We create an empirical model of Tor congestion, identify novel attack vectors, and show that it too is more vulnerable than previously indicated. To show that our approach is useful to explore alternatives and not just Tor as currently deployed, we also analyze a published alternative path selection algorithm, Congestion-Aware Tor.
#TOR FOR ANDROID SAMSUNG NOTE 9 SIMULATOR#
Specific contributions of the paper include(1)a model of various typical kinds of users,(2)an adversary model that includes Tor network relays, autonomous systems(ASes), Internet exchange points (IXPs), and groups of IXPs drawn from empirical study,(3) metrics that indicate how secure users are over a period of time,(4) the most accurate topological model to date of ASes and IXPs as they relate to Tor usage and network configuration,(5) a novel realistic Tor path simulator (TorPS), and(6)analyses of security making use of all the above. Our results show that Tor users are far more susceptible to compromise than indicated by prior work. We present the first analysis of the popular Tor anonymity network that indicates the security of typical users against reasonably realistic adversaries in the Tor network or in the underlying Internet.

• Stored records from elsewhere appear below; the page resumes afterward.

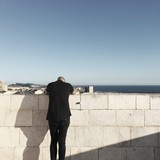 man on a wall - 182991366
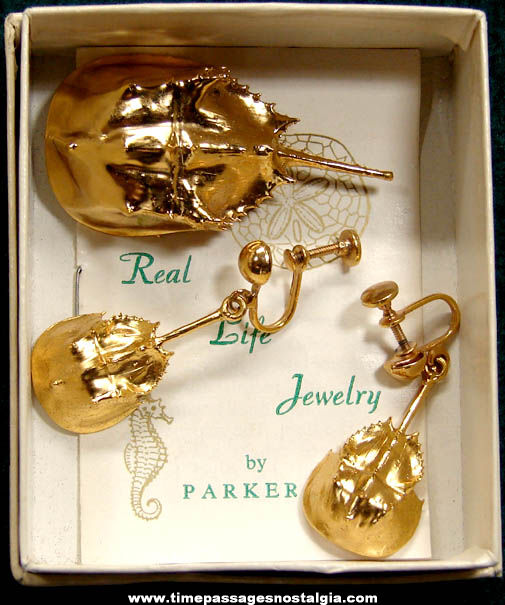 Old Boxed Parker Real Life Jewelry Gold Plated Horseshoe Crab Pin & Earrings Set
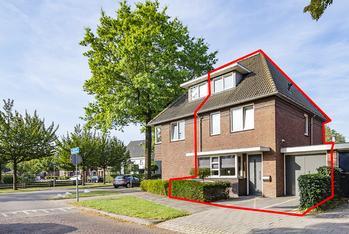 Burg. Van Beckhovenstraat 32 in Oisterwijk 5062 EG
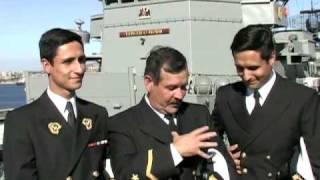 Suboficial Mayor Pedro Soto y sus hijos thumbnail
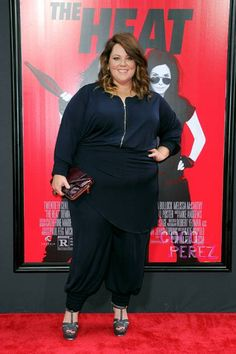 Melissa McCarthy looks great at The Heat premiere in NYC.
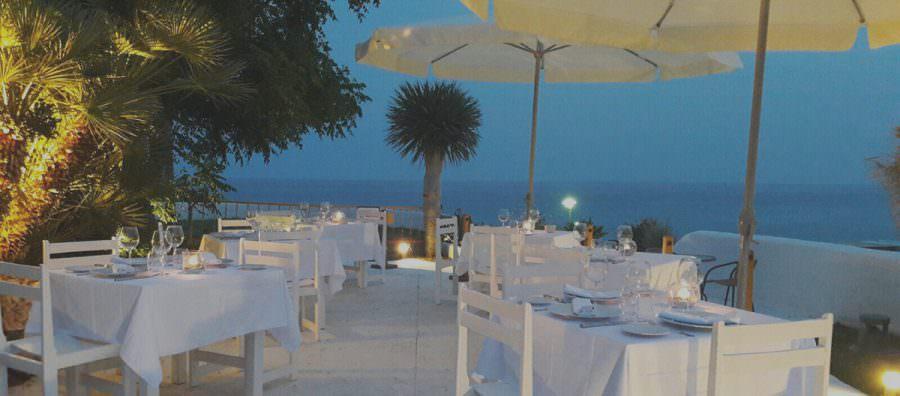 ¿Celebrar un evento al aire libre o en interior?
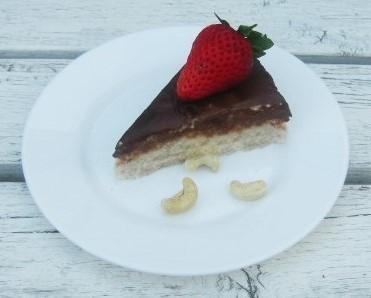 Krupicový koláč s kešu orechmi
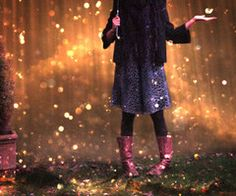 It's raining glitter! That would be so awesome!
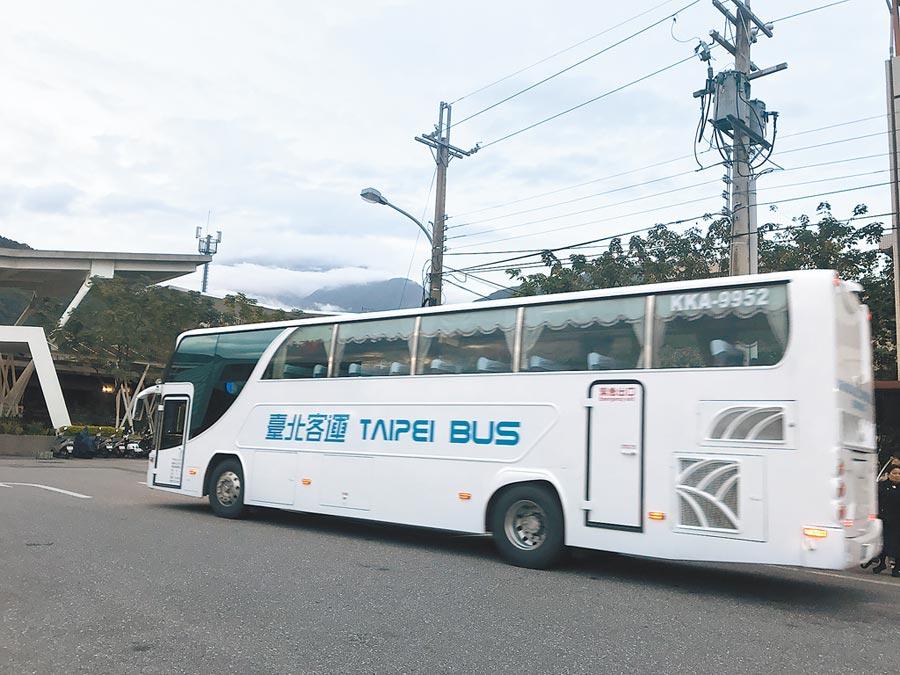 清明連假台北、花蓮間客運開了7.5小時,讓不少旅客紛紛退回程票。(許家寧攝)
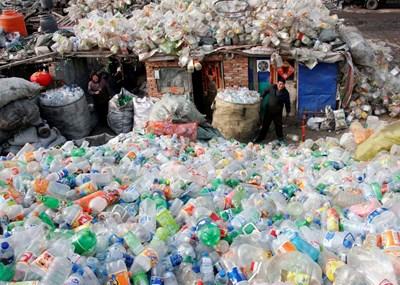 Земята е замърсена с 6,3 млрд. тона пластмасови отпадъци. СНИМКА: РОЙТЕРС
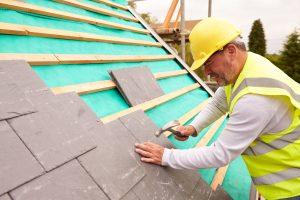 Tipp zum Bau informiert Sie über die Einzelheiten der Dachdeckung mit Schiefer.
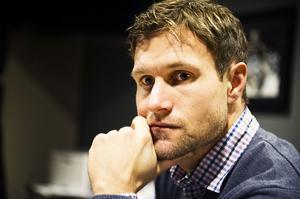 Modos general manager Markus Näslund letar efter ersättare till T. J Hensick.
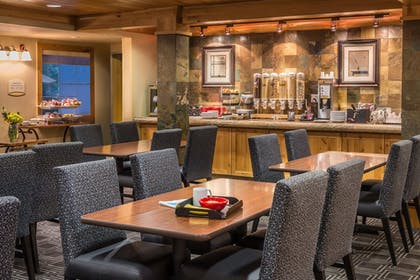 Breakfast Area | TownePlace Suites Bend Near Mt. Bachelor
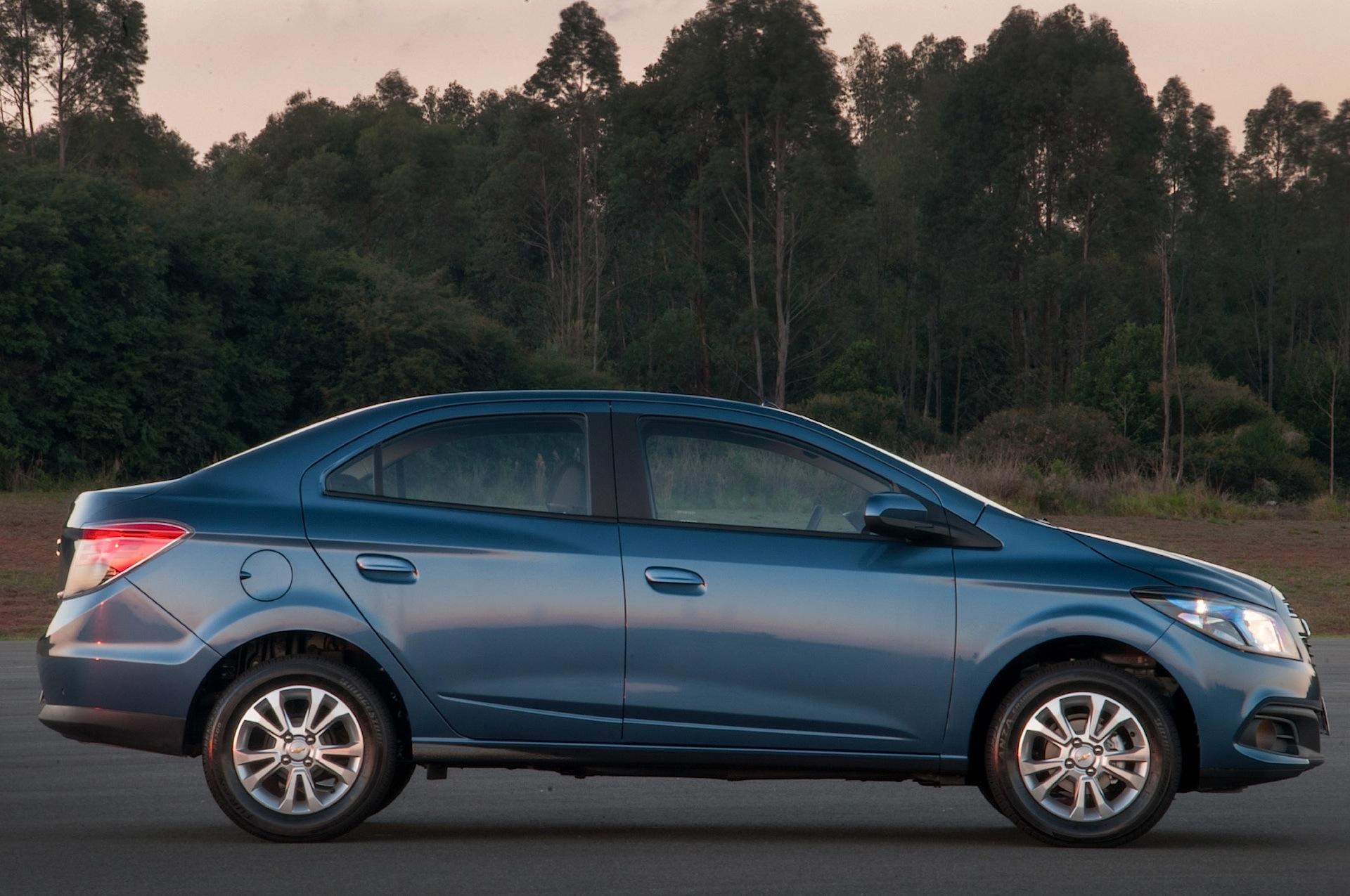 Chevrolet Prisma Specs - 2013  2014  2015  2016  2017  2018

We did a complete implementation of this system and run a thorough set of experiments, which show that it can achieve accuracy and precision higher than 95% for most of the considered actions. We design a system that achieves this goal by using advanced machine learning techniques. In this paper, we move a step forward: we investigate to which extent it is feasible to identify the specific actions that a user is doing on mobile apps, by eavesdropping their encrypted network traffic. Work in this latter direction aimed, for example, at inferring the apps a user has installed on his device, or identifying the presence of a specific user within a network. The concern is not only related to an adversary taking physical or remote control of the device, but also to what a passive adversary without the above capabilities can observe from the device communications. While smartphone usage become more and more pervasive, people start also asking to which extent such devices can be maliciously exploited as "tracking devices". Our evaluation with 35 widely popular app activities (ranging from social networking and dating to personal health and presidential campaigns) shows that NetScope yields high detection accuracy (78.04% precision and 76.04% recall on average). By learning the subtle traffic behavioral differences between activities (e.g., “browsing” versus “chatting” in a dating app), NetScope is able to perform robust inference of users’ activities, for both Android and iOS devices, based solely on inspecting IP headers. Despite the widespread use of fully encrypted communication, our technique, called NetScope, is based on the intuition that the highly specific implementation of each app leaves a fingerprint on its traffic behavior (e.g., transfer rates, packet exchanges, and data movement). In this paper we will demonstrate that a passive eavesdropper is capable of identifying finegrained user activities within the wireless network traffic generated by apps.


Smartphone apps have changed the way we interact with online services, but highly specialized apps come at a cost to privacy.